Dean laughed, “Yeah the neighbors raised some kind of hell. Especially when Sammy was born. Mom died when he was little. He doesn’t really remember her like I do. And dad, well he hasn’t been the same since we lost her. I ended up taking care of Sammy most of the time. Guess I still do.”

“But you don’t have wings.”

Dean shrugged.

“You could have a life, a real one.”

Dean bristled. “I’m not gonna just up and leave Sammy. He’s been through enough hell. Besides, we’re Winchesters. We look out for each other.”

“Your brother is very lucky to have you.”

Their eyes met in the mirror. Cas didn’t blink. Dean looked away. “Yeah, well maybe you can tell him that for me. I’d like to see the look on his face.”

“What would he look like?” Castiel asked in genuine curiosity. 
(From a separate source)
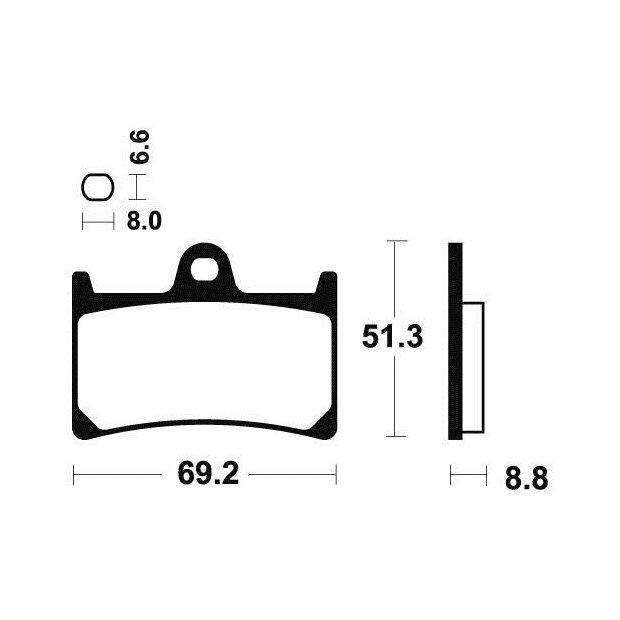 plaquettes de frein tecnium mf134 yamaha yzf600r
“I dunno, funny? I’m his brother, so we’re always ragging on each other. It’s what brothers do,” Dean said by way of explanation.
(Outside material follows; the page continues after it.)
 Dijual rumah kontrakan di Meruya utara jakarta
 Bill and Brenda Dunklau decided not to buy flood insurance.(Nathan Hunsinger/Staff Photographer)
“I have never known my blood relations. Anna is… was the only one I truly cared for.”

“Was she the one in the woods,” Dean asked.

Castiel didn’t speak.

“I’m sorry, about Anna,” Dean said quietly, watching Cas in the mirror again. “I can’t imagine loosing Sammy.”

“I only pray that she is dead,” Cas said, his voice hard. 

Their eyes met in the mirror again, but neither said anything.

Dean turned on the radio and Castiel tried to watch the clouds as his vision danced with spots on and off again. 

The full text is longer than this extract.